Distance covered by the first person in 10 seconds = \(\bigg[\bigg(3\times\frac{5}{18}\bigg)\times10\bigg]\) m = \(\frac{25}{3}\) m 

Distance covered by the second person in 11 seconds =  \(\bigg[\bigg(5\times\frac{5}{18}\bigg)\times11\bigg]\) m = \(\frac{275}{18}\) m 

∴ The train travels a distance = \(\frac{275}{18} - \frac{25}{3}= \frac{128}{8}\) m in (11 – 10) = 1 second.

∴ Speed of the train = \(\bigg(\frac{125}{18}\times\frac{18}{5}\bigg)\) km/hr = 25 km/hr.

(c) 240 km

Distance covered by goods train before express train leaves = 40 × 2 = 80 km 

Relative speed = (60 – 40) km/hr = 20 km/hr 

∴ Time taken to cross each other = \(\frac{80}{20}\) hrs = 4 hrs 

∴ Distance from Delhi where the express train is expected to overtake the goods train = (4 × 60) km = 240 km.

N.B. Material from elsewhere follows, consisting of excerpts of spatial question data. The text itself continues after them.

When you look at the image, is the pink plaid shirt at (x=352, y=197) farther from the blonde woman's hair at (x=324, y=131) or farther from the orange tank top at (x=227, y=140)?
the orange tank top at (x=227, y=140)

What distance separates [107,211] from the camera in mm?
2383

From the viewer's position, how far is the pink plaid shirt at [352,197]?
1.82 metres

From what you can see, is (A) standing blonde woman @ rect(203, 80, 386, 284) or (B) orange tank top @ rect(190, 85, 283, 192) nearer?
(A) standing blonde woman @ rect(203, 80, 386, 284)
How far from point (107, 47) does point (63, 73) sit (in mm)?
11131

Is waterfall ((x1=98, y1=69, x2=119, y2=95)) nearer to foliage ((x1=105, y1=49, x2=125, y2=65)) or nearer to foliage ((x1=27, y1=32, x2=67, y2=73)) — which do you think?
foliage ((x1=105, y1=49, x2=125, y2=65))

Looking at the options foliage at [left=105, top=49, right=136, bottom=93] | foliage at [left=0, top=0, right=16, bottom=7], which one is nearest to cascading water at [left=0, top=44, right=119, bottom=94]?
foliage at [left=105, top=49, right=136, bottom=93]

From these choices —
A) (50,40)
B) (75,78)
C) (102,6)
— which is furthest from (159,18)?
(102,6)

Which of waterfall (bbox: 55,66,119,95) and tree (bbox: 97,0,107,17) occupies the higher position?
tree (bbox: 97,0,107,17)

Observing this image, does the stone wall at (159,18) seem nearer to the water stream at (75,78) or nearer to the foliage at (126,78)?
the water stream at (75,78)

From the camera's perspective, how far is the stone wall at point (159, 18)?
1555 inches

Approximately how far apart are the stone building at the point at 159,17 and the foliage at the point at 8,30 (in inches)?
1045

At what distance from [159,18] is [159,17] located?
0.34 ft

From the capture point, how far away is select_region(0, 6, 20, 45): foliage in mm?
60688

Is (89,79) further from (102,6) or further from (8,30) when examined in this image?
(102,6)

Let the original average speed of the cyclist be x km/hr.

Then, \(\frac{14}{(x-1)}-\frac{14}{x}=\frac13\) ⇒ \(\frac{14x-14(x-1)}{x(x-1)}\) = \(\frac13\)

⇒ \(\frac{14}{x^2-x}=\frac13\) ⇒ x² – x – 42 = 0 ⇒ x² – 7x + 6x – 42 = 0 

⇒ x(x – 7) + 6(x – 7) = 0 ⇒ (x – 7) (x + 6) = 0 ⇒ x = 7 or –6 

Since speed cannot be negative, x = 7 km/hr

(a) 5 am on the next day

Distance covered by train A before train B leaves 

Ludhiana = 60 × 3 = 180 km 

Relative speed = (72 – 60) km/hr = 12 km/hr 

∴ Time taken to cross each other = \(\frac{180}{12}\) hrs = 15 hrs

∴ Required time = 2 pm + 15 hrs = 5 am on the next day.